Posted by Super Turrican on Sep 9, 2010 08:12 (Sep 9, 2010 08:12)
The best thing to say about this Ron Gilbert classic is that all you need to do is look around you right now and see just how many Monkey Island games are continuing to surface, even after all these years. There is no doubt that they are all here because of the strength of the original, which as a lot of you know, has been revamped in glorious HD for the Xbox 360 and the iPod/iPhone machines.
Guybrush Threepwood and his adventures began on Melee Island back in 1990 and it is when you look beneath the surface that you get to see just how much of an influence this one title alone had on the point and click genre. Sure it spawned numerous sequels, created by different people all through the 2 decades of its life, but when you see just what the people behind it created before and after, it becomes apparent that the original deserves the most credit. Ron Gilbert, who more recently did Deathspank was at the helm for the first two and would make a few comebacks now and then, but not often enough to stay as a stalwart to his own creation.
Tim Schafer was the second coder, who would go on and create the acclaimed Psychonauts and Brutal Legend and Dave Grossman, who has since left Lucasarts has come back to his Monkey Island roots by being involved in the Telltale Games series of adventures. Another name not mentioned too much is Steve Purcell, an artist on the original game, but who would become the creator of Freelance Police duo Sam & Max, so you have to admire the amount of subsequent work that came about from this original piece of code.
It’s not really required to say how well it plays now, as more or less everyone who is reading this will have it, either portably or on their console’s hard drive, but the testament is a big one and long may it reign as the classic the world knows it is.
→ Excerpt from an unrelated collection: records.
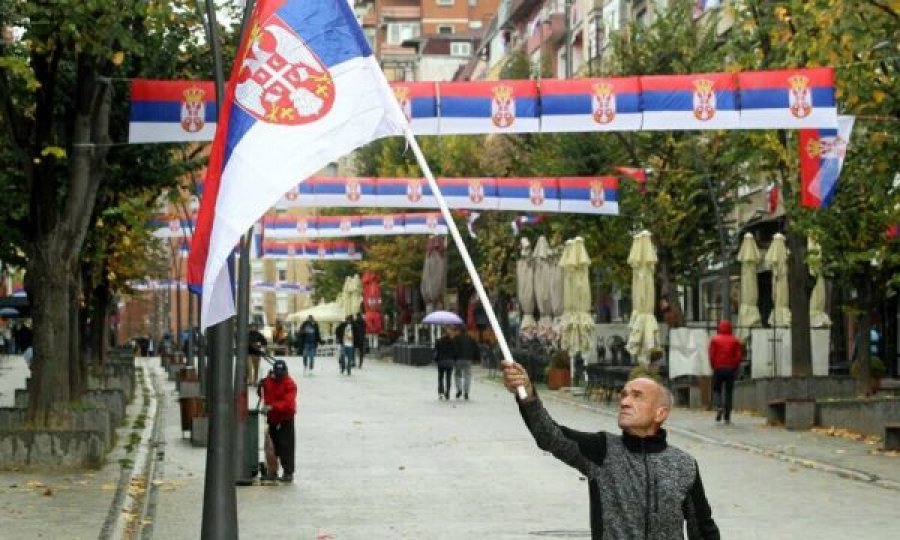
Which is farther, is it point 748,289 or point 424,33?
point 424,33

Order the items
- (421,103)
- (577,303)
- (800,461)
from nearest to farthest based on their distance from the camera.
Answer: (800,461) < (421,103) < (577,303)

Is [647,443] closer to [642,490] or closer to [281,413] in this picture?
[642,490]

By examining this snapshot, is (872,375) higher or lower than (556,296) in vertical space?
lower

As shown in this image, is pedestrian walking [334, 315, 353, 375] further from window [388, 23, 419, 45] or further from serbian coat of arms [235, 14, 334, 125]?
window [388, 23, 419, 45]

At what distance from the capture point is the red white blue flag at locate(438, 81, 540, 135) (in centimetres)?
2720

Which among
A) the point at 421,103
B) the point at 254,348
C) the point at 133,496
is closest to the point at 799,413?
the point at 421,103

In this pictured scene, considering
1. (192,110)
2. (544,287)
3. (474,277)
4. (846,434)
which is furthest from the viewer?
(544,287)

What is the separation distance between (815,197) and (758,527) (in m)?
11.7

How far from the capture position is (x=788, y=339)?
41.0 metres

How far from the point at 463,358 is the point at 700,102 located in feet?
61.5

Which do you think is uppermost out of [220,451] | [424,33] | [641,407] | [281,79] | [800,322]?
[424,33]

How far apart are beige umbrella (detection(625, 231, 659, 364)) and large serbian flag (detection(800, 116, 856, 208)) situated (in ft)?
43.2

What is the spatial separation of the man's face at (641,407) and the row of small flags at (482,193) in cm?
3749

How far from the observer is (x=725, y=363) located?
3419cm
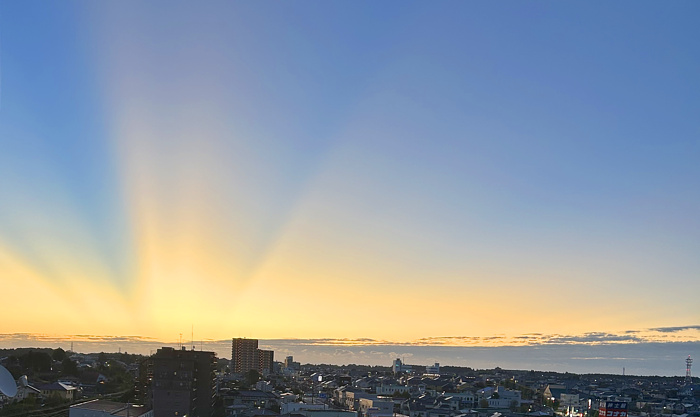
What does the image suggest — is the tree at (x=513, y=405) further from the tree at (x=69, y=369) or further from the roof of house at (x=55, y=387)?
the tree at (x=69, y=369)

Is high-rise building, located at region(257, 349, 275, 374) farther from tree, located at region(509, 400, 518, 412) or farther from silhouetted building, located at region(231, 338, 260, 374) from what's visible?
tree, located at region(509, 400, 518, 412)

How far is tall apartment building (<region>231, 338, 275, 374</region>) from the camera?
465 ft

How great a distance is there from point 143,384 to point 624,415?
42486mm

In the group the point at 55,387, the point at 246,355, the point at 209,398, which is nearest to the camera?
the point at 209,398

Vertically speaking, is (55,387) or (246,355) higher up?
(55,387)

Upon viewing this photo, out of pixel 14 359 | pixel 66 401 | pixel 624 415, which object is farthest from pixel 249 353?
pixel 624 415

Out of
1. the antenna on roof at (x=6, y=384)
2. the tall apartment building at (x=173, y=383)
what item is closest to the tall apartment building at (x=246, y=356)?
the tall apartment building at (x=173, y=383)

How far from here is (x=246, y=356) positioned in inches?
5605

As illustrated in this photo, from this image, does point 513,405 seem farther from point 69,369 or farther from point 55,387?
point 69,369

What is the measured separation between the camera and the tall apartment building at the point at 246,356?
141750 millimetres

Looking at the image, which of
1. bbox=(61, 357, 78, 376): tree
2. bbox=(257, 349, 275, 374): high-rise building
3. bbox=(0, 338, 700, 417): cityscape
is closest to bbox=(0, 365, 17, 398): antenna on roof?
bbox=(0, 338, 700, 417): cityscape

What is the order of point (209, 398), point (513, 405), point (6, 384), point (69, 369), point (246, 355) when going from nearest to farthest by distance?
point (6, 384)
point (209, 398)
point (513, 405)
point (69, 369)
point (246, 355)

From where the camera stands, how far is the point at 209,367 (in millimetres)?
48531

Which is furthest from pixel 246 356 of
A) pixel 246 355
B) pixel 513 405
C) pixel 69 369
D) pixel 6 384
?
pixel 6 384
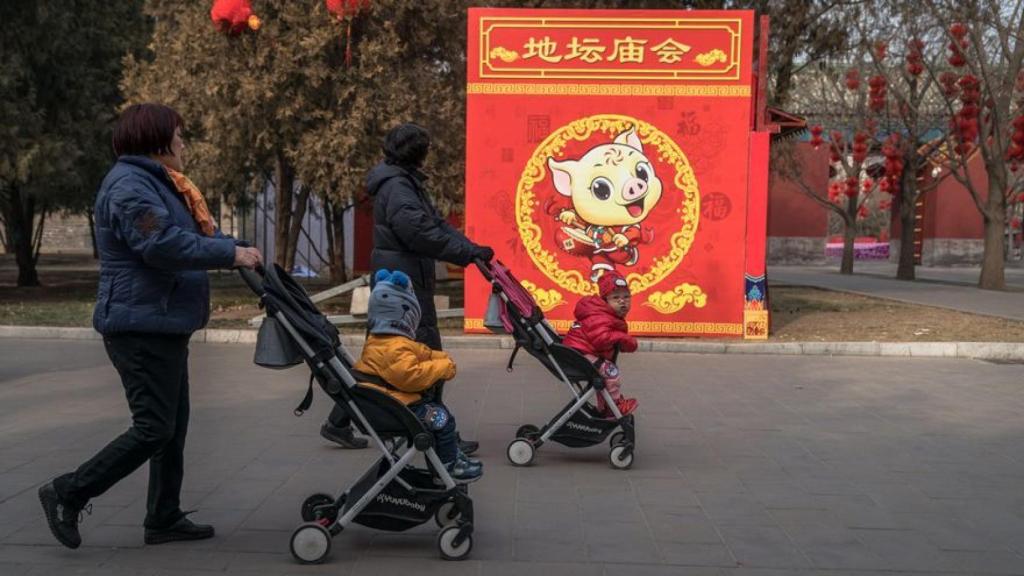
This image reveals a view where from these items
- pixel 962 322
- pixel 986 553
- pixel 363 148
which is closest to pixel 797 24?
pixel 962 322

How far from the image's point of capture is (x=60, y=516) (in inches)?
164

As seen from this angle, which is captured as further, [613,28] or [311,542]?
[613,28]

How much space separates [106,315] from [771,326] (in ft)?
35.8

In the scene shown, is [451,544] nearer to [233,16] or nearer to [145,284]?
[145,284]

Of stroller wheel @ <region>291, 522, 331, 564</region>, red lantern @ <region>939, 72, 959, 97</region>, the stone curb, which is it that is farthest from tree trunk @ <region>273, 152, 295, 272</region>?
stroller wheel @ <region>291, 522, 331, 564</region>

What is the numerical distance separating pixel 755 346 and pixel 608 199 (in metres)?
2.42

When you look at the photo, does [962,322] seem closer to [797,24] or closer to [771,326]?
[771,326]

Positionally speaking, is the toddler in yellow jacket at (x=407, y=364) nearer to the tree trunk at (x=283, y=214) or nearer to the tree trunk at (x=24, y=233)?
the tree trunk at (x=283, y=214)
I downloaded the Special Edition of this from XBOX Live over the weekend and aside from that always annoying grindy part (yes, the insult sword fighting), I thought it was still a very good game that shows that when Lucasarts step away from tedious Star Wars games, they are unstoppable.
The old graphics still have lots fo charm and detail and actually the old inventory system works a whole lot better than the new, supposed improved method which I just found too fiddly, especially when you have to shuffle and use items quickly.
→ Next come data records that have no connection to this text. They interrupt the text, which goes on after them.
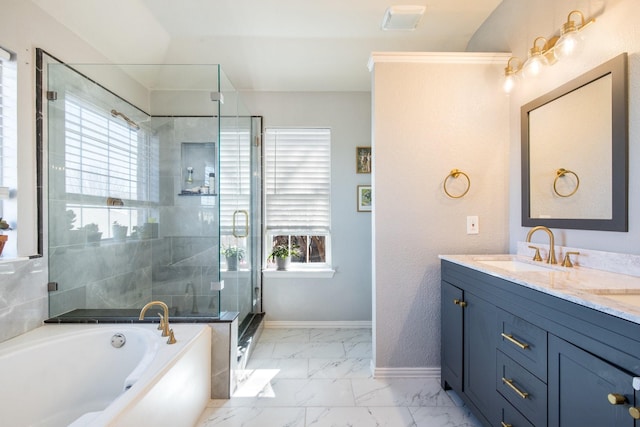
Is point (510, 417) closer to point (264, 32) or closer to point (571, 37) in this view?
point (571, 37)

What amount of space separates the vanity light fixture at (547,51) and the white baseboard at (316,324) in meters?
2.45

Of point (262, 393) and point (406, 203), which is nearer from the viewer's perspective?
point (262, 393)

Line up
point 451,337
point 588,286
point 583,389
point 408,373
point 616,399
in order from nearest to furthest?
1. point 616,399
2. point 583,389
3. point 588,286
4. point 451,337
5. point 408,373

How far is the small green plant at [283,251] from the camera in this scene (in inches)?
120

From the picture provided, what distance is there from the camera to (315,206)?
10.2 feet

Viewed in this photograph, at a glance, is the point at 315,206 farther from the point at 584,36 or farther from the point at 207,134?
the point at 584,36

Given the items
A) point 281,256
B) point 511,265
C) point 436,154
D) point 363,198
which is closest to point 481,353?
point 511,265

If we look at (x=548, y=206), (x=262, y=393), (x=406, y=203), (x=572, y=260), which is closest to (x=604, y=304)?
(x=572, y=260)

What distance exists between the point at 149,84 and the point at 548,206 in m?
3.06

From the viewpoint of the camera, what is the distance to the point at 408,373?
6.77 ft

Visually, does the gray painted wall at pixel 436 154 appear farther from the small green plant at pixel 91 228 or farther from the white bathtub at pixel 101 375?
the small green plant at pixel 91 228

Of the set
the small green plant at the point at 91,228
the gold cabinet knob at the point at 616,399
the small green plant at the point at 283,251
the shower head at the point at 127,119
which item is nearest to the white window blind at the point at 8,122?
the small green plant at the point at 91,228

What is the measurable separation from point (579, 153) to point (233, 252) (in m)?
2.36

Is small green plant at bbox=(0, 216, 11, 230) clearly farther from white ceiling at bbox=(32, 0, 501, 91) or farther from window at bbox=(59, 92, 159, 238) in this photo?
white ceiling at bbox=(32, 0, 501, 91)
Unlike a lot of retro re-skins which just smear the old visuals into a hideous mush, the new graphics and sound in this have been created with care and attention actually work very well.
Worryingly, whilst I don't know my own mobile phone number and car registration number, I could still remember how to complete this game without a guide
It's good to see the humour and music for these games has continued through to the modern day, I don't think I've played a bad Monkey Island game yet; reckon the modern console versions still have the same feel to the originals, even with the extra features like speech.